Amjad D. Al‐Nasser and Abdel Rahim Y. Al‐Atrash
The purpose of this paper is to provide a robust statistical procedure for evaluating and measuring the relative efficiency of multiple decision‐making units. This robust approach…
Abstract
Purpose
The purpose of this paper is to provide a robust statistical procedure for evaluating and measuring the relative efficiency of multiple decision‐making units. This robust approach is based on the generalized maximum entropy principle.
Design/methodology/approach
Information‐theoretic estimation approach is employed in this paper and a comparison is made with the classical relative efficiency (CCR) by using a non‐parametric bootstrap simulation. A real data application on the research performance of faculty members at Yarmouk University is presented.
Findings
Results indicate that the relative efficiency based on the generalized maximum entropy estimation approach is more accurate, costs less and is more efficient than the CCR relative efficiency.

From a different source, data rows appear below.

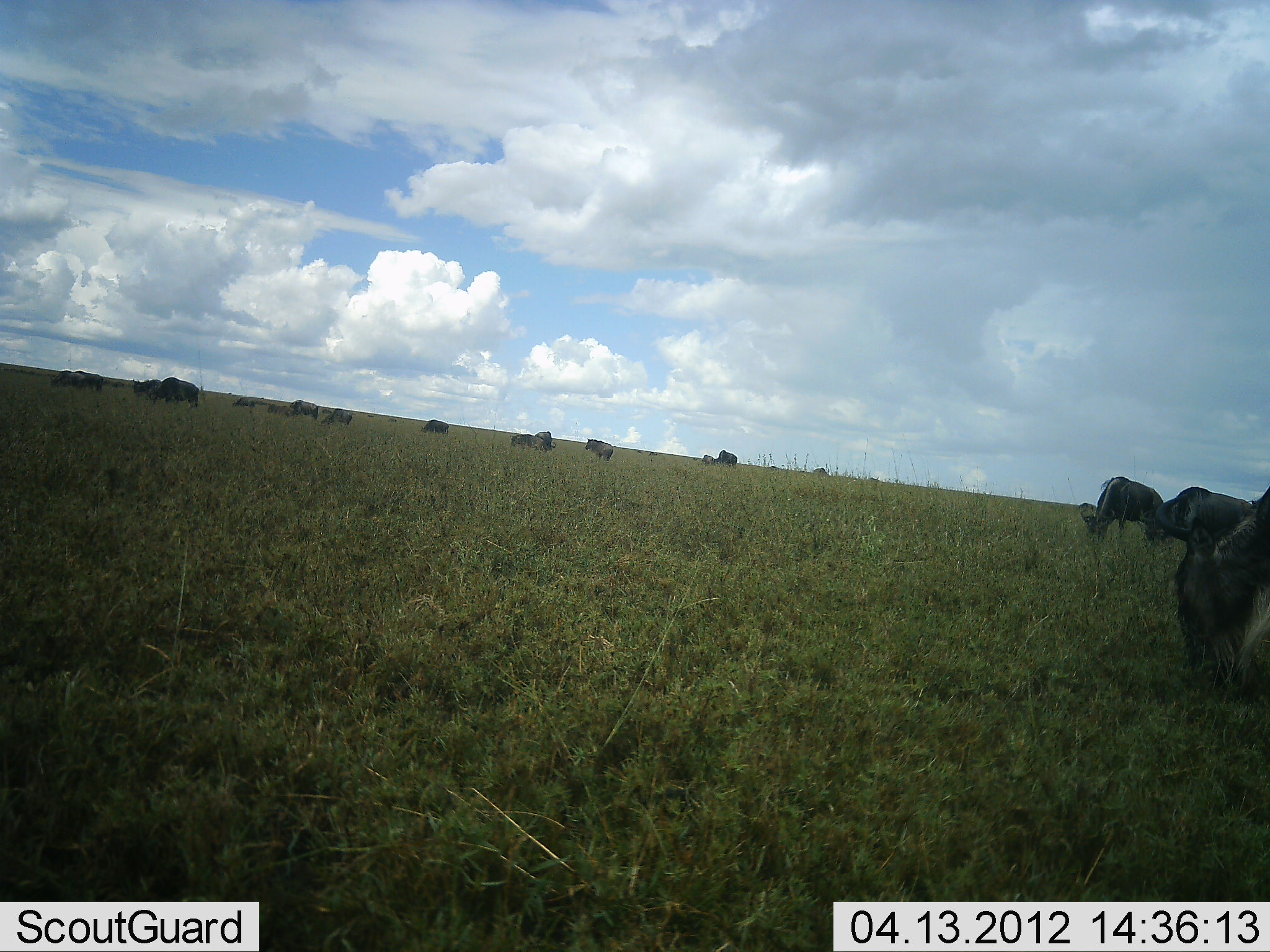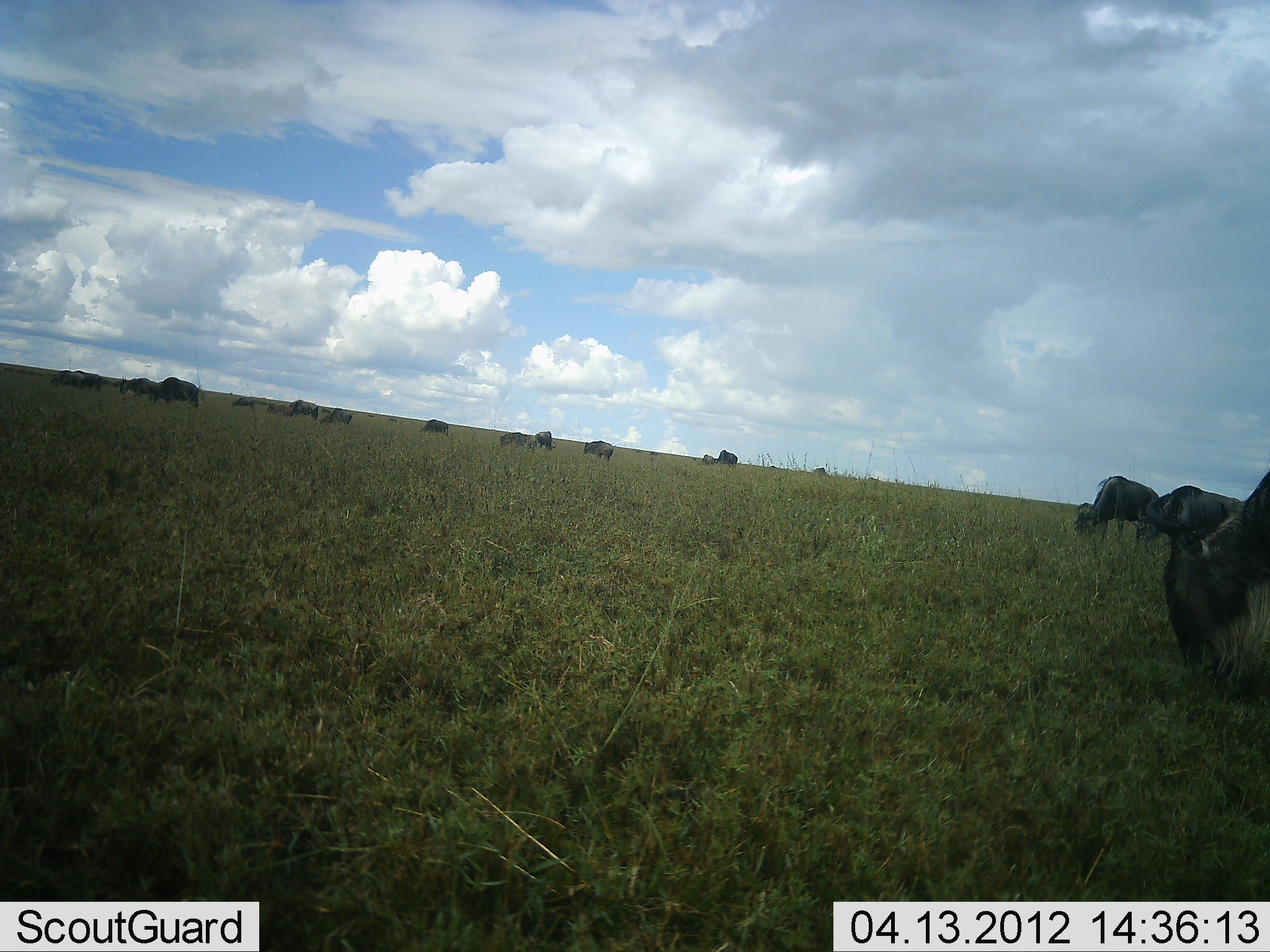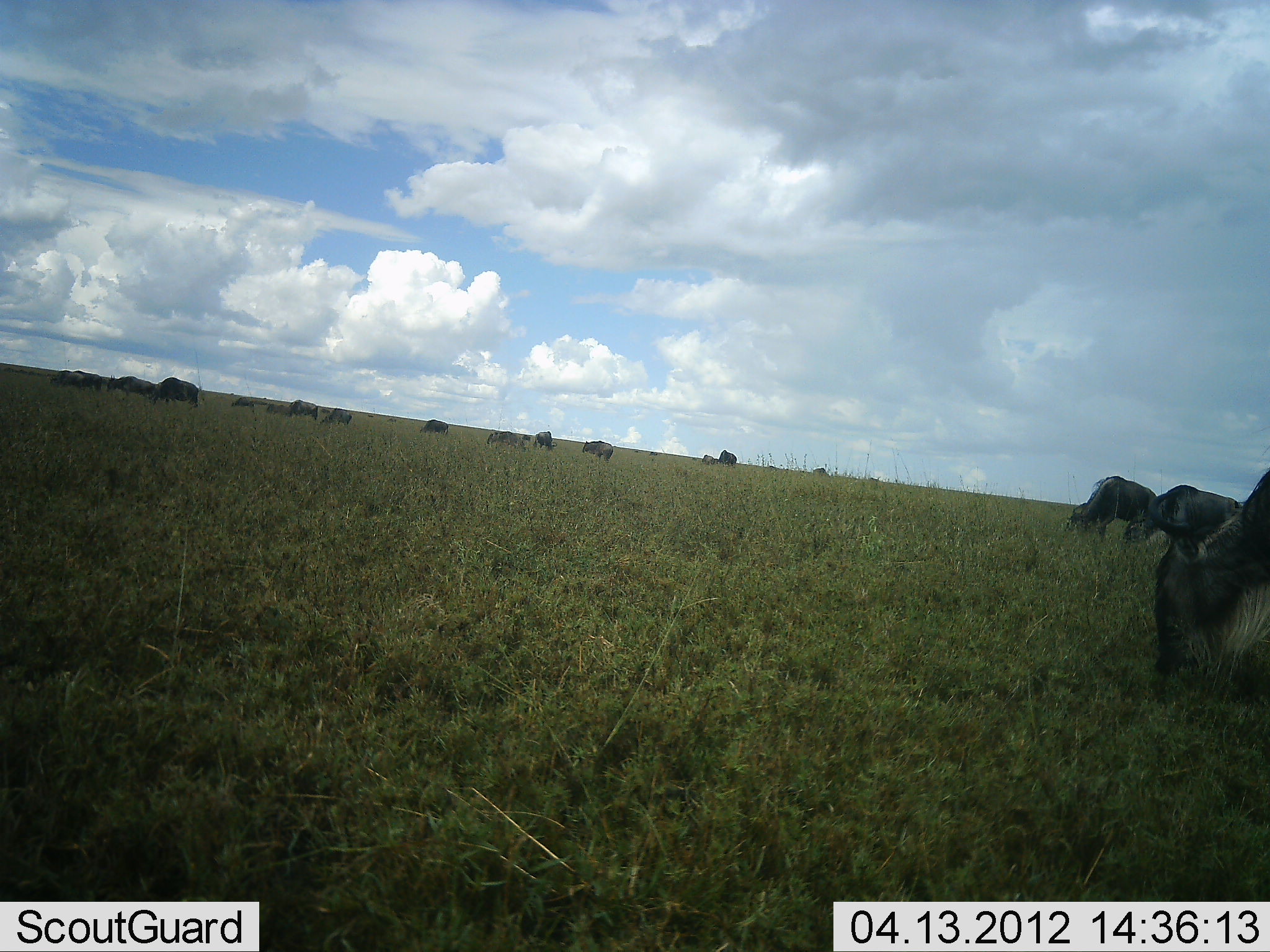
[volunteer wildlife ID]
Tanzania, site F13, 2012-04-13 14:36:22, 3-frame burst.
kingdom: Animalia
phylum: Chordata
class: Mammalia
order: Artiodactyla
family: Bovidae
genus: Connochaetes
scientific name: Connochaetes taurinus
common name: blue wildebeest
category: wildebeest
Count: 11-50.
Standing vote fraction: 53%.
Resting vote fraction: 12%.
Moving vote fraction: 47%.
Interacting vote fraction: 6%.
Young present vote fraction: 0%.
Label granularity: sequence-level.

Research limitations/implications
Owing to use of Shannon's entropy formulation, it is still critical whether the results also hold with cross entropy or a higher order entropy formulation for modeling additive, multiplicative or partial relative efficiency.
Originality/value
A super data envelopment analysis has been introduced for finding superior decision‐making units (DMU) by solving only one nonlinear programming system, which could be considered as a flexible tool for modeling multiple input‐output DMU.